MCMC in Calculating Mathematical Expectations

In this case, we can use the Monte Carlo method to calculate mathematical expectations for this probability distribution

$$E_{p(x)} f(x) \approx \frac{1}{n} \sum\limits_{i=1}^n f(x_i),$$

where $x_i \sim p(x)$

Question 2: How to model distributions using Markov chains?

Gibbs Sampling (1984)

An instance of the Metropolis-Hastings algorithm, named after the distinguished scientist Josiah Gibbs.

Suppose we derived the posterior distribution only up to a normalization constant:

$$p(x_1, x_2, x_3) = \frac{\hat p(x_1, x_2, x_3)}{C}$$

Josiah Willard Gibbs

We start with $(x_1^0, x_2^0, x_3^0)$, and within a loop, we perform the following procedure:

$x_1^1 \sim \hat p(x_1 | x_2 = x_2^0, x_3 = x_3^0)$
$x_2^1 \sim \hat p(x_2 | x_1 = x_1^1, x_3 = x_3^0)$
$x_3^1 \sim \hat p(x_3 | x_1 = x_1^1, x_2 = x_2^1)$
$x_1^2 \sim \hat p(x_1 | x_2 = x_2^1, x_3 = x_3^1)$ etc.

After a few iterations "the chain has warmed up", we can estimate expectations based on these samples.

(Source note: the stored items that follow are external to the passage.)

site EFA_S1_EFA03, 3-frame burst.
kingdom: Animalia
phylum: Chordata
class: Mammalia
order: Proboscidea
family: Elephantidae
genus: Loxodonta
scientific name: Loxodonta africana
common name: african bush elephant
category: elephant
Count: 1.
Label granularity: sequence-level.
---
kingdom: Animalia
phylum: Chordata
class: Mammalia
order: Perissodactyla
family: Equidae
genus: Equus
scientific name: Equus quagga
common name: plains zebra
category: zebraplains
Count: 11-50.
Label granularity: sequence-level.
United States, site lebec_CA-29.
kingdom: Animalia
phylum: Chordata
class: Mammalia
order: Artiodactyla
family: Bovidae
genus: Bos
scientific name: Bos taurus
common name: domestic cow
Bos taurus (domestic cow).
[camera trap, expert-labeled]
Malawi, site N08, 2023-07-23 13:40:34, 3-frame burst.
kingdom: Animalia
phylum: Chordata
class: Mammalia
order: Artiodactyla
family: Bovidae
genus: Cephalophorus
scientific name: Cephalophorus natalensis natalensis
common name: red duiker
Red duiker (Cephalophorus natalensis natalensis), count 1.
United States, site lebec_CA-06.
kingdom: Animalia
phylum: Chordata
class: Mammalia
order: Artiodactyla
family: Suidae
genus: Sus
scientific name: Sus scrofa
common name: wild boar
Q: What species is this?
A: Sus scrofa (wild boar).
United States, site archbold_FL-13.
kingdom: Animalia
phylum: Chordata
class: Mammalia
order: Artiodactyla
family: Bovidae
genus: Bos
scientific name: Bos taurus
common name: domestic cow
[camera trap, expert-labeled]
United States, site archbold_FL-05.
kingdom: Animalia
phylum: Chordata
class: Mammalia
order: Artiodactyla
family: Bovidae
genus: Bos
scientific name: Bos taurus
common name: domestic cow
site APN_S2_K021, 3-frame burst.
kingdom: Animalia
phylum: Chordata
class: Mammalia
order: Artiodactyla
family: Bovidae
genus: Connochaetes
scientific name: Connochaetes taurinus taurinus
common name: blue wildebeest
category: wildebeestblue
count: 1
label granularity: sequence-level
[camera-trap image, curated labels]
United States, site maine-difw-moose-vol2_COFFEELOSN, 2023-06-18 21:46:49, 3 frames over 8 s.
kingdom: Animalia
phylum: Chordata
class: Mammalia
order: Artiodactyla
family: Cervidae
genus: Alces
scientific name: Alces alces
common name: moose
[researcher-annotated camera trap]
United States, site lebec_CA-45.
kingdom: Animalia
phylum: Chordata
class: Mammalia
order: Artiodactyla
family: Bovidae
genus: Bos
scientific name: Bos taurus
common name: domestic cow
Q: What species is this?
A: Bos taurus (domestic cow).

Sampling from a One-Dimensional Distribution

Rejection Sampling

$i = 0$, repeat many times:

sample $y \sim q(y)$
sample $\xi \sim U[0;Cq(y)]$
if $\xi < \hat p(y)$:
- $x_i = y$
- $i = i+1$

The difficulty lies in choosing the parameter $C$, it's often too large.

Summary

The frequentist approach is a limiting case of the Bayesian approach.
The Bayesian approach has many nice properties:
- Regularization
- Composability
- Processing data "on the fly"
- Ability to calculate various statistics
- Ability to estimate confidence
However, it is often computationally expensive.
It is possible to use some advantages of the Bayesian approach without calculating the normalizing constant.